== REQUIRED WORK ==
Write out the entire listing below exactly as it appears, minus any pictures.

== TASK INPUT ==
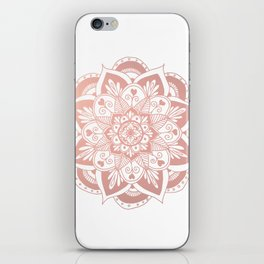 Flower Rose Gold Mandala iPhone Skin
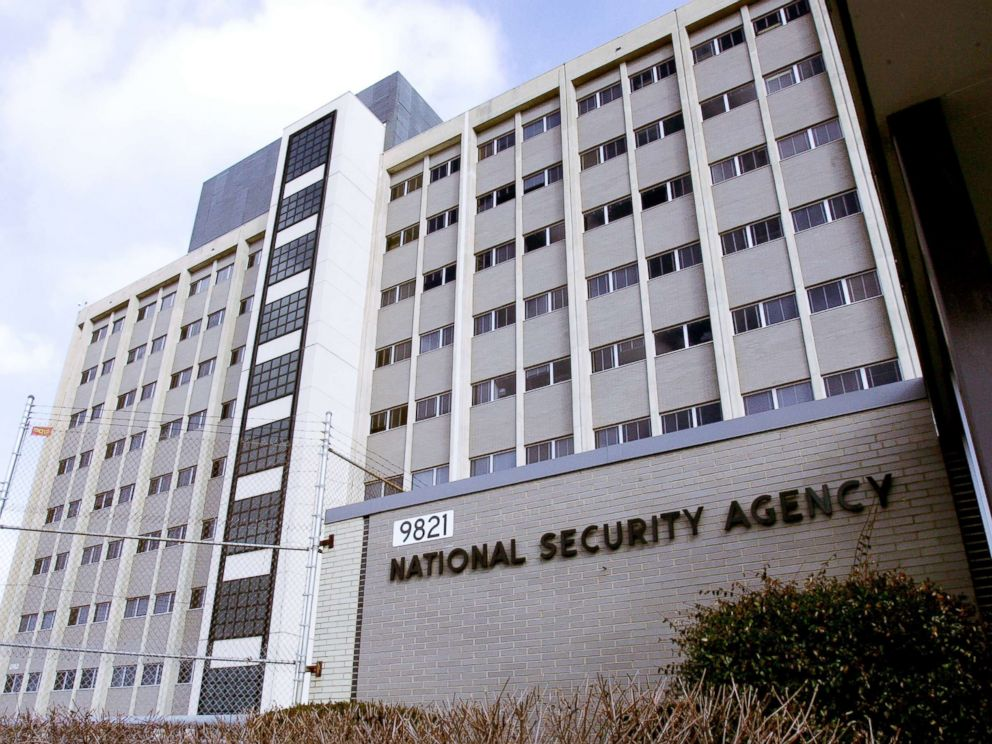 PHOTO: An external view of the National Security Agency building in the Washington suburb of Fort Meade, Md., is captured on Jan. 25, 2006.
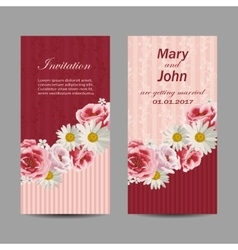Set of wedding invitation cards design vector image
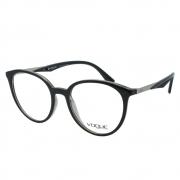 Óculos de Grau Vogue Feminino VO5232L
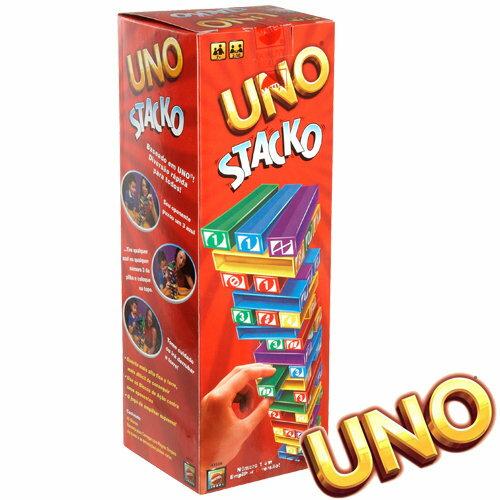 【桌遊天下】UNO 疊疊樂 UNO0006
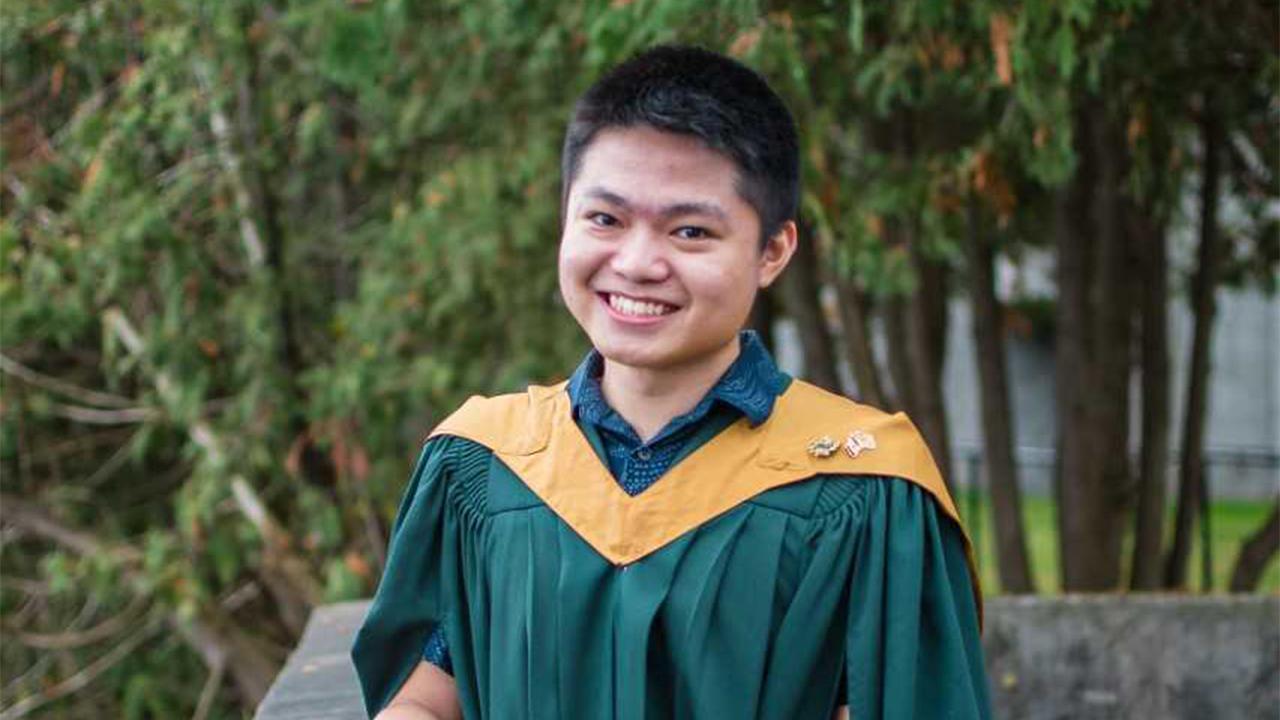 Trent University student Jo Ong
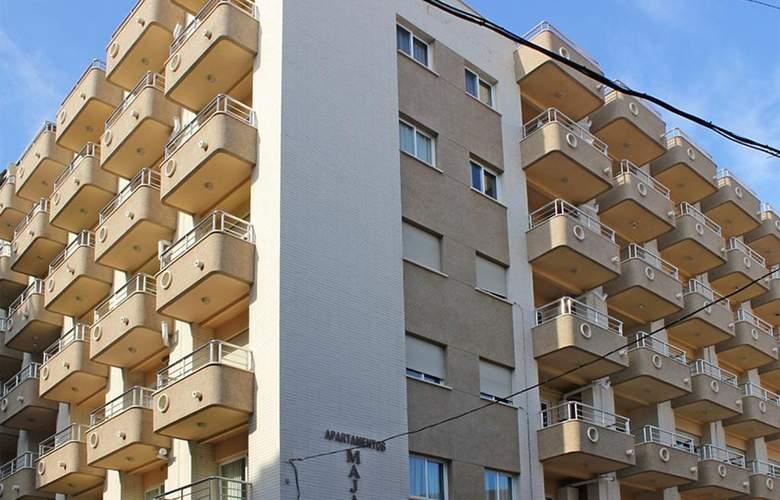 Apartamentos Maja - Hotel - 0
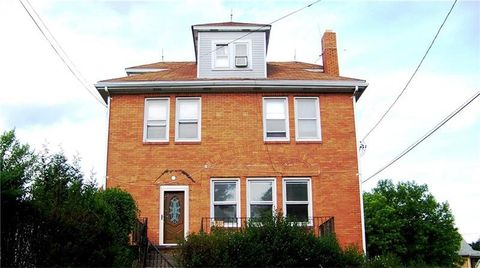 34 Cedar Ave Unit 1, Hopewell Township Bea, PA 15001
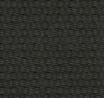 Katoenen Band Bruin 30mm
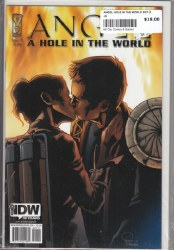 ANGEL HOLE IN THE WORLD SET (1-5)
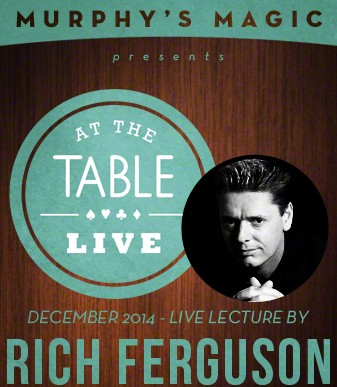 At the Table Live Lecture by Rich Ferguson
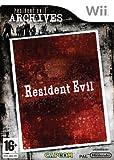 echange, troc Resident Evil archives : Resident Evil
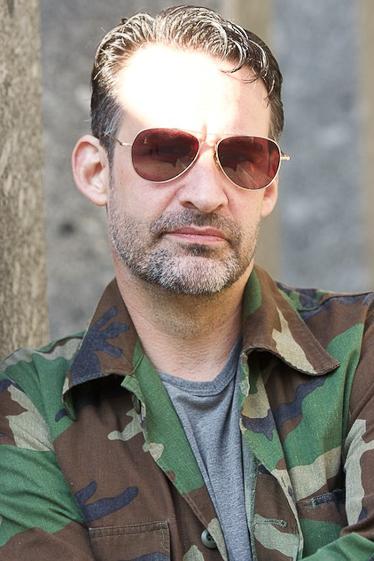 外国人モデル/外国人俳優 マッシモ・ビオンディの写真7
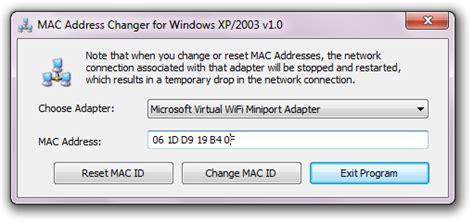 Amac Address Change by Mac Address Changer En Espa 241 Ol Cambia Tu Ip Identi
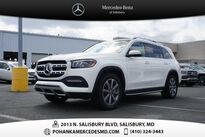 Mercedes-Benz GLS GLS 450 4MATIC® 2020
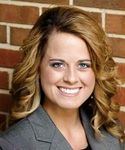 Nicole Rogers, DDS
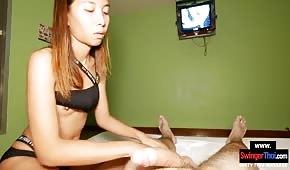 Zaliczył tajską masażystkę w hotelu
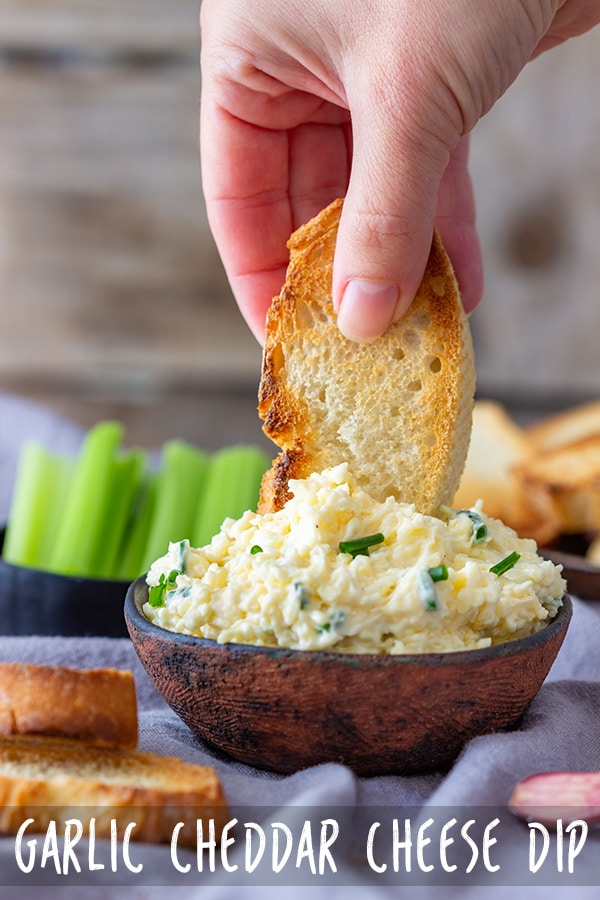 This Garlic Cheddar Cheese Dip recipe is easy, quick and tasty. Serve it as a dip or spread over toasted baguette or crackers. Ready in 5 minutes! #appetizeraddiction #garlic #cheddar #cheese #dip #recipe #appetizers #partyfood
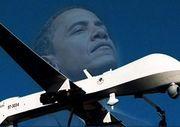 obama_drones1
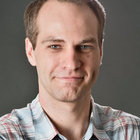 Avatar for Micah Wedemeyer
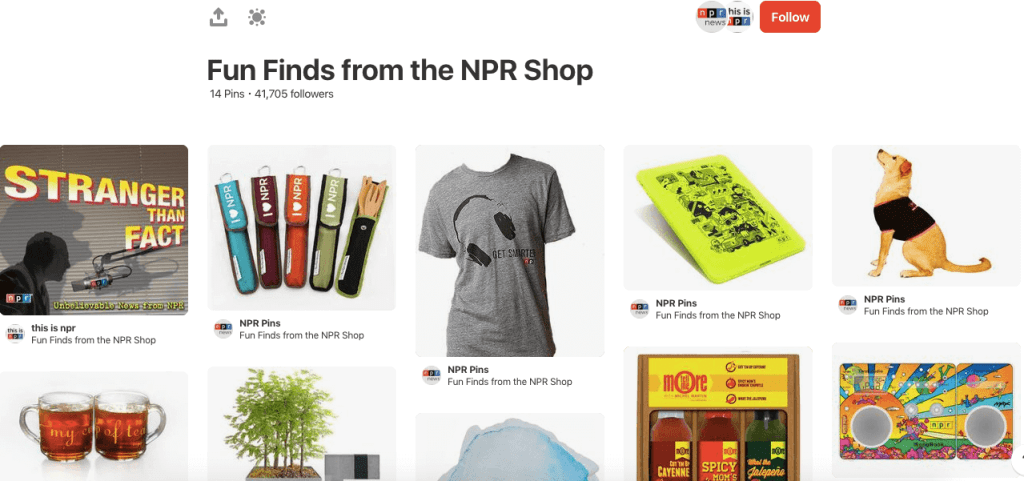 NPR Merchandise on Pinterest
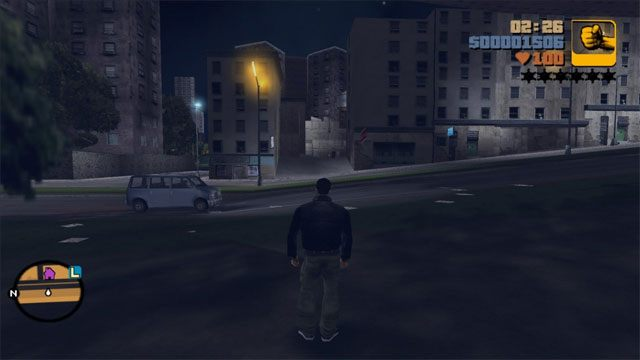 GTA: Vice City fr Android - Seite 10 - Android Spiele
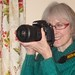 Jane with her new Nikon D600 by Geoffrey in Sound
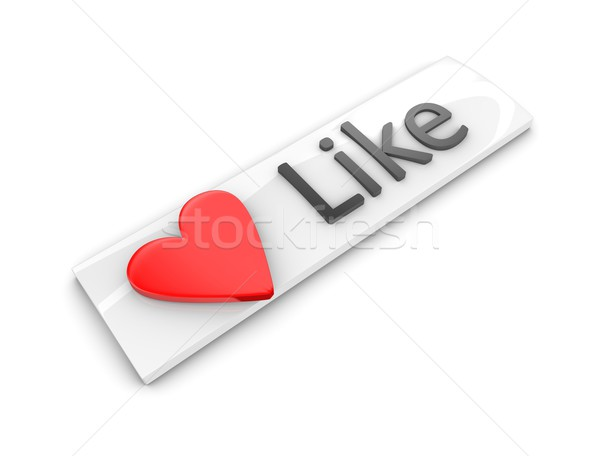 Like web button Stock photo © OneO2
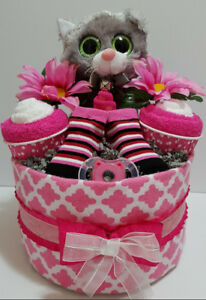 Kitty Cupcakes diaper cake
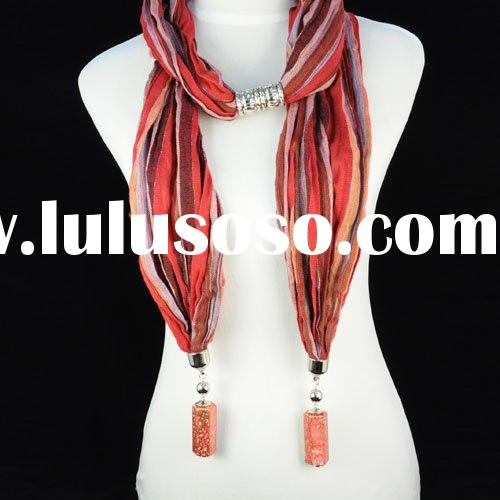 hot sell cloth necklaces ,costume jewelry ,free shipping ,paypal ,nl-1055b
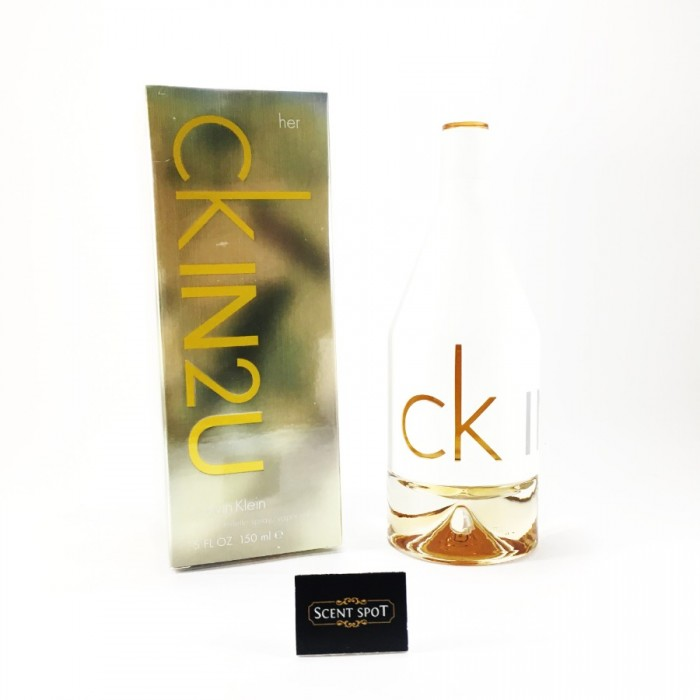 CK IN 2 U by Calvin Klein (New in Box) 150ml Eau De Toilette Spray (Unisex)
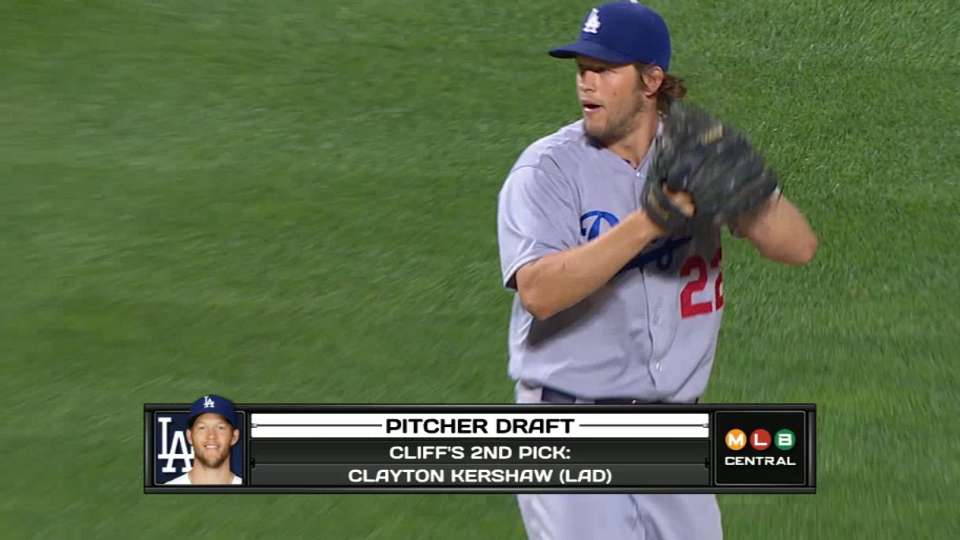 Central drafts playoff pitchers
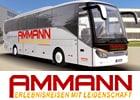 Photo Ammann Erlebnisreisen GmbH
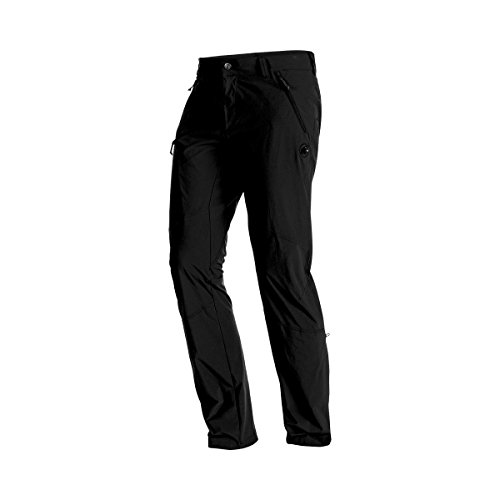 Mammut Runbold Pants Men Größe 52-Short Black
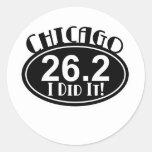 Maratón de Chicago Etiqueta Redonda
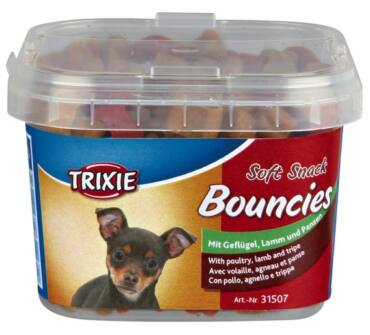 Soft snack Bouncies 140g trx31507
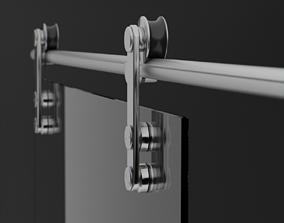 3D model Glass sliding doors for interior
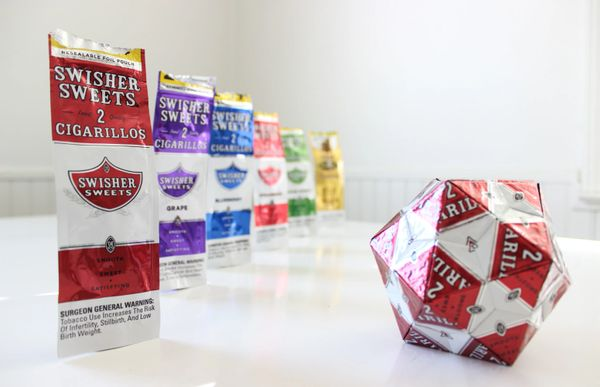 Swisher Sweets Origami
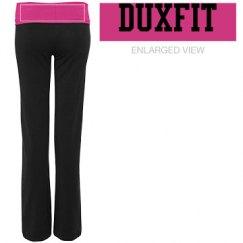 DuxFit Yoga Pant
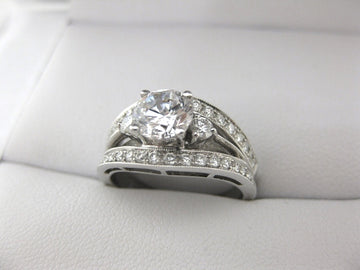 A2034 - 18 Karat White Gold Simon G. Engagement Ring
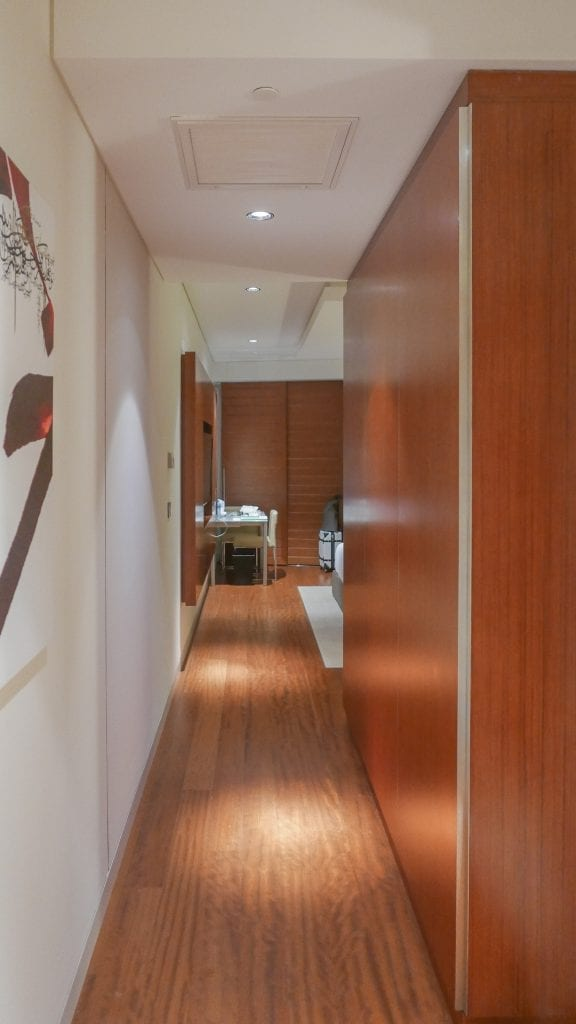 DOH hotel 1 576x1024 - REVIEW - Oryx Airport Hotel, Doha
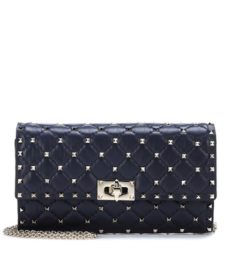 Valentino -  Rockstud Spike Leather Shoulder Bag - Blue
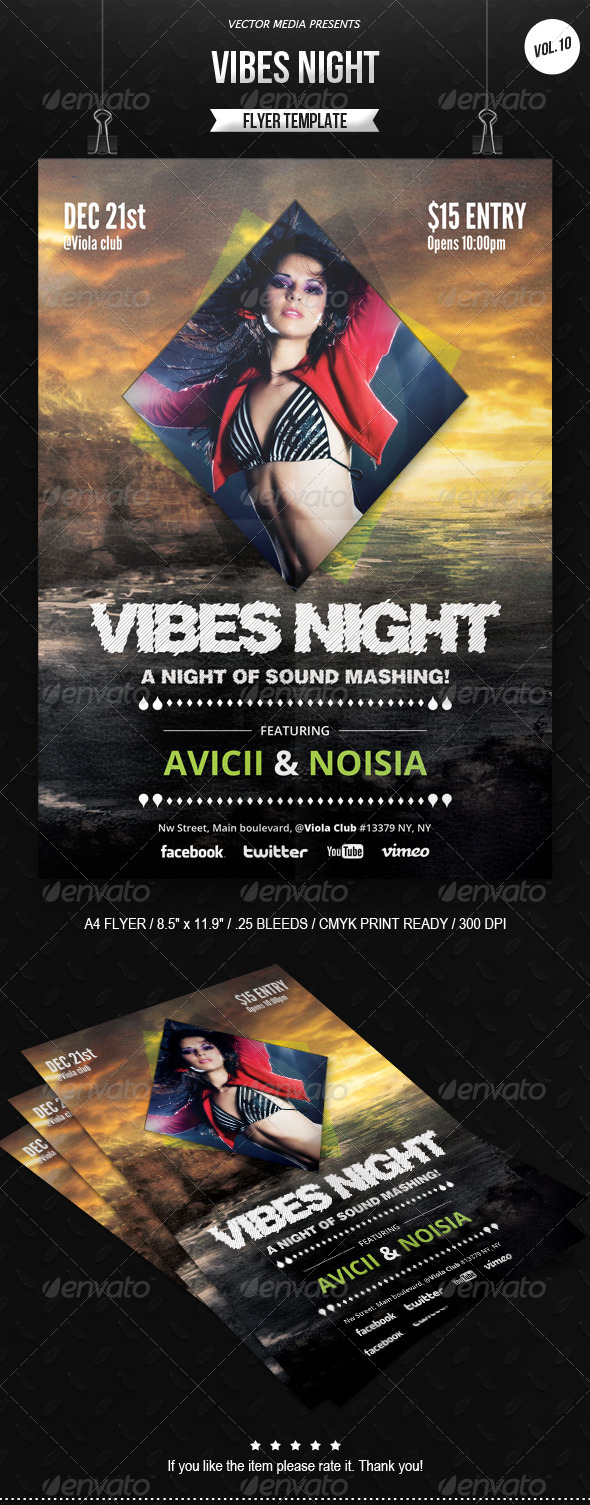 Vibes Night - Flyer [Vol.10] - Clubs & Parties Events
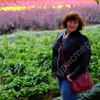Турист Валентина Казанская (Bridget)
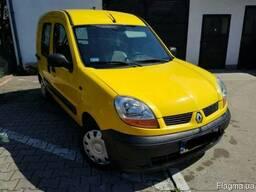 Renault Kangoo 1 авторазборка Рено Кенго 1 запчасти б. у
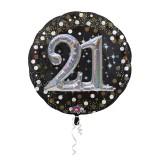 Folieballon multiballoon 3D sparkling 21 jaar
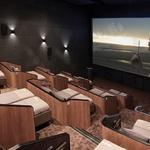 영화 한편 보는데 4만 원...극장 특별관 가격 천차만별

== THE ANSWER ==
 Flower Rose Gold Mandala iPhone Skin
 PHOTO: An external view of the National Security Agency building in the Washington suburb of Fort Meade, Md., is captured on Jan. 25, 2006.
Set of wedding invitation cards design vector image
 Óculos de Grau Vogue Feminino VO5232L
 【桌遊天下】UNO 疊疊樂 UNO0006
 Trent University student Jo Ong
 Apartamentos Maja - Hotel - 0
 34 Cedar Ave Unit 1, Hopewell Township Bea, PA 15001
 Katoenen Band Bruin 30mm
 ANGEL HOLE IN THE WORLD SET (1-5)
 At the Table Live Lecture by Rich Ferguson
 echange, troc Resident Evil archives : Resident Evil
 外国人モデル/外国人俳優 マッシモ・ビオンディの写真7
 Amac Address Change by Mac Address Changer En Espa 241 Ol Cambia Tu Ip Identi
 Mercedes-Benz GLS GLS 450 4MATIC® 2020
 Nicole Rogers, DDS
 Zaliczył tajską masażystkę w hotelu
 This Garlic Cheddar Cheese Dip recipe is easy, quick and tasty. Serve it as a dip or spread over toasted baguette or crackers. Ready in 5 minutes! #appetizeraddiction #garlic #cheddar #cheese #dip #recipe #appetizers #partyfood
 obama_drones1
 Avatar for Micah Wedemeyer
 NPR Merchandise on Pinterest
 GTA: Vice City fr Android - Seite 10 - Android Spiele
 Jane with her new Nikon D600 by Geoffrey in Sound
 Like web button Stock photo © OneO2
 Kitty Cupcakes diaper cake
 hot sell cloth necklaces ,costume jewelry ,free shipping ,paypal ,nl-1055b
 CK IN 2 U by Calvin Klein (New in Box) 150ml Eau De Toilette Spray (Unisex)
 Central drafts playoff pitchers
 Photo Ammann Erlebnisreisen GmbH
 Mammut Runbold Pants Men Größe 52-Short Black
 Maratón de Chicago Etiqueta Redonda
 Soft snack Bouncies 140g trx31507
 3D model Glass sliding doors for interior
 Swisher Sweets Origami
 DuxFit Yoga Pant
 A2034 - 18 Karat White Gold Simon G. Engagement Ring
 DOH hotel 1 576x1024 - REVIEW - Oryx Airport Hotel, Doha
 Valentino -  Rockstud Spike Leather Shoulder Bag - Blue
 Vibes Night - Flyer [Vol.10] - Clubs & Parties Events
Турист Валентина Казанская (Bridget)
 Renault Kangoo 1 авторазборка Рено Кенго 1 запчасти б. у
 Folieballon multiballoon 3D sparkling 21 jaar
 영화 한편 보는데 4만 원...극장 특별관 가격 천차만별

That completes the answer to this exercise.